Hemos tenido la fortuna y el privilegio de contar con la sapiencia y el trabajo de distinguidos profesores y estudiosos de las universidades de Texas, Melbourne, Cambridge, Méjico, James Madison, Jerusalén y también de las universidades de Castilla-La Mancha, Navarra, Carlos III de Madrid, Pompeu Fabra, La Rioja, La Laguna, San Pablo CEU de Madrid y de la Complutense.

Auténtico elenco internacional prestigioso. Hemos diseccionado las alegorías de la locura en el Quijote, las particularidades lingüísticas de la locura en la traducción, la metáfora arbitrista como representación de la locura en el Quijote, hemos hablado de la locura de la fama, el eterno retorno y el universo antrópico en Cervantes, de Cervantes, Quevedo y la locura, de muerte y locura, de la inducción a la locura en el primer narrador del Quijote, del Licenciado Vidriera y la medicina renacentista, de la metodología del diagnóstico y la cura de la locura en la España del siglo XVII, de la reescritura de la locura en adaptaciones musicales cervantinas, de El Loco de Sevilla, del Persíles, del Satiricón, hemos comparado lecturas de locura y lecturas de cordura, hemos analizado la culminación de la follie literarie, y muchos otros temas adyacentes.
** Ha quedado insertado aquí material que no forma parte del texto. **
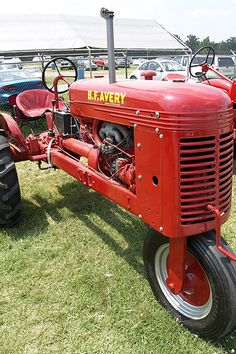 An old (likely late 1930's-mid 1940's) row crop, single wheel tricycle  tractor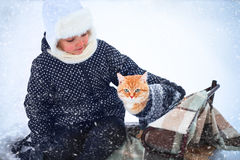 小女孩和一只红色猫在雪橇 免版税图库摄影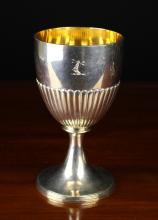 A Georgian Silver Goblet hallmarked London 1804 and stamped with John Emes maker's mark. The semi reeded bowl with gilt interior on a flared pedestal foot.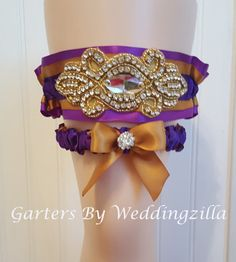 Royal purple and gold #wedding #garter set done in LSU team colors.   The keepsake garter is royal purple centered with gold and  banded with a darker purple  and accented wi... #bride #bridal #weddings #ido #bridalgarter #weddinggarterbelt ➡️ http://jto.li/CJfCw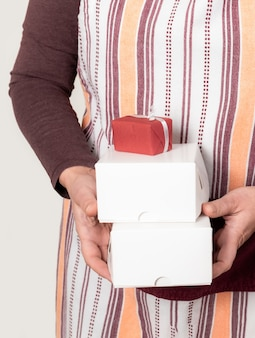 Confectioner or deliver holding two white paper boxes on the white wall.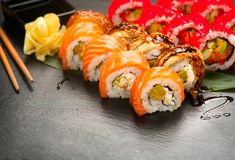 Sushi rolls closeup. Japanese food in restaurant. Roll with salmon, eel, vegetables and flying fish caviar Royalty Free Stock Photo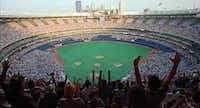 Fans in sold out Three Rivers Stadium cheer on the Pittsburgh Pirates against the St. Louis Cardinals in 1998. The stadium is an example of the cookie-cutter style of multipurpose stadium construction, one in which many stadiums lost their unique character.(AP file photo)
Sólo me queda dar las gracias a los participantes por ilustrarnos en las materias de su especialidad, por engrandecer cada día la figura de D. Miguel de Cervantes con sus trabajos; agradecezco al embajador de España, D. José Cuenca, su presentación de estas jornadas, a Sonia Sebastián y Pablo Alonso la logística de la Casa, y, muy especialmente, a nuestro querido Jesús G. Maestro, por haber puesto en pie y culminar con éxito este I Coloquio Internacional sobre La locura en la literatura de Cervantes, un granito de arena más en su producción, en esta creación de una pirámide a la que vive dedicado, que es el cervantismo universal. Muchas gracias, Jesús. Muchas gracias a todos.